Gunite pools use a framework of rebar that is finished with a combination of sand and concrete. It is a preferable method over a standard traditional poured concrete pool. Many people choose gunite for its durability and versatility. It is a great option for pools of virtually any shape. With finishes ranging from glass to pebbles, there is something for every style. Gunite is also a great choice for people who want to add other features such as waterfalls.
Shotcrete is a type of concrete that is applied with pressure through a hose, pump, or specially designed nozzle. Shotcrete uses a larger quantity of cement and smaller quantity of water than a “cast-in-place” concrete mix. As such, shotcrete can be used for vertical surfaces including pool walls. These vertical walls are very strong with a limited number of joints in between wall sections.

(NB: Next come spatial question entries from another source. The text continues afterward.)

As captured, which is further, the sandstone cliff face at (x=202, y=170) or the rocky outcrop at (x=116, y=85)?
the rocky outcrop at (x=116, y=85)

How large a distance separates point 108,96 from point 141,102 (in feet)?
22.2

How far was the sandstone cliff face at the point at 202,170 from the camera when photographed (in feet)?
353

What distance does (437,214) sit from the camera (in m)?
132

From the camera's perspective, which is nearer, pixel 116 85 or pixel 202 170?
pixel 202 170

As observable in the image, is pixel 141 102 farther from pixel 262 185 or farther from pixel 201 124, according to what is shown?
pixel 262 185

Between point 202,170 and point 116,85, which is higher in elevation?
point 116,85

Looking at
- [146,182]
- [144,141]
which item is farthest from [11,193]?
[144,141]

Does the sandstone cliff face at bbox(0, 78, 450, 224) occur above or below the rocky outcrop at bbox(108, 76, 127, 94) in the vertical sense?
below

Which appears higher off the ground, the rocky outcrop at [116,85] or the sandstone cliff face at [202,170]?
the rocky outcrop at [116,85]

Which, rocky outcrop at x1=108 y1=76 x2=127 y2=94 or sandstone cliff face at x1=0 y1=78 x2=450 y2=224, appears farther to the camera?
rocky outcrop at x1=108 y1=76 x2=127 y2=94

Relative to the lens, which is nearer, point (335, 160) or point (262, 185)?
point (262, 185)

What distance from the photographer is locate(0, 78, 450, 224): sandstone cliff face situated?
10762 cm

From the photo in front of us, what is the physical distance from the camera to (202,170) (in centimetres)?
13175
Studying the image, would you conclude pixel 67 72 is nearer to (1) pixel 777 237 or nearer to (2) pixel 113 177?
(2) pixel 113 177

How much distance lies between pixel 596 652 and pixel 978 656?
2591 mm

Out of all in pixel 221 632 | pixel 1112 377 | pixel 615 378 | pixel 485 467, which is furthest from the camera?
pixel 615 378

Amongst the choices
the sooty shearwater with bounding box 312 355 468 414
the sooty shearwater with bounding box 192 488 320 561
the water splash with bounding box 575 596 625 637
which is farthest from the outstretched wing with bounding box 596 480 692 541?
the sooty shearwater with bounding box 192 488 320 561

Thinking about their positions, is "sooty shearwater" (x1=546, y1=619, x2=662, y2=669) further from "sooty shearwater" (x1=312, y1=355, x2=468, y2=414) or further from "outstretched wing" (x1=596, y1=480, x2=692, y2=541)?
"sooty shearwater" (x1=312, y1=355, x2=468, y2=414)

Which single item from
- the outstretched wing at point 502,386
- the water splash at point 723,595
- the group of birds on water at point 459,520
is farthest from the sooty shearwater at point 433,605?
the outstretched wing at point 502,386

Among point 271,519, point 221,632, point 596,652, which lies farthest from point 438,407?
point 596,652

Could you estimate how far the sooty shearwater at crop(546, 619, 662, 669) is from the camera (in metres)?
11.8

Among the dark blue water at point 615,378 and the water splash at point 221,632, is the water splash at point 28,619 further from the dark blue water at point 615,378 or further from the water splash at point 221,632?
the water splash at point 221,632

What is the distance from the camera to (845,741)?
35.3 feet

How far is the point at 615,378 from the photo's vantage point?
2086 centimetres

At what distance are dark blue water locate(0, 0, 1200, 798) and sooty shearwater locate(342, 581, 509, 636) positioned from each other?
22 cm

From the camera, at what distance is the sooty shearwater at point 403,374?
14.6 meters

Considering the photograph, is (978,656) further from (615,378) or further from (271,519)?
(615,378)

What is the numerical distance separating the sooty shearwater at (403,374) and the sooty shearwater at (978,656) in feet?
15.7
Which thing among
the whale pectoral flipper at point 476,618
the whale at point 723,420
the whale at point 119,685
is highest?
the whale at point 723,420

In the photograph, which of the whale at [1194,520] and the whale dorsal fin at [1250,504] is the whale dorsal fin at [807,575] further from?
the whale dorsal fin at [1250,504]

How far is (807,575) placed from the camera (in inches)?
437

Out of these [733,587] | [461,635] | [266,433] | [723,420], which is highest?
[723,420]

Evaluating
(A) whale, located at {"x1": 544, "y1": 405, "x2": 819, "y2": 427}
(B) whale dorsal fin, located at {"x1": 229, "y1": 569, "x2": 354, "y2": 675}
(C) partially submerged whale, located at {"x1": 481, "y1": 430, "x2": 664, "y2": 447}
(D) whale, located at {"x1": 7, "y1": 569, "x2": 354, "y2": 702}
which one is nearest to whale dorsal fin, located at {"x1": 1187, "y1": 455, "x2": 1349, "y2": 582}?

One of the most important things to remember with shotcrete is that it should only be done by experienced pool contractors. It is well worth finding these contractors as shotcrete pools are much stronger and more watertight than cast-in-place pools. The freeform application of the concrete allows for virtually any pool shape
A vinyl liner pool has a custom constructed vinyl sheet that is fitted in between the pool structure and the water. Most vinyl liners fit their top rim securely into a track right at the bottom of the deck level coping. A cement-like or sand floor is situated beneath the liner. The wall panels are constructed from thermoplastic or galvanized steel, supported from behind, and secured to form the pool perimeter.
Vinyl pools are flexible and smooth with very little risk of cracking and with numerous options for size, shape, and features. They do not require re-plastering or painting. Typically vinyl pools are not as expensive as concrete or fiberglass pools. The cost of a specific liner is dependent on a number of factors including pattern, shape, size, and thickness.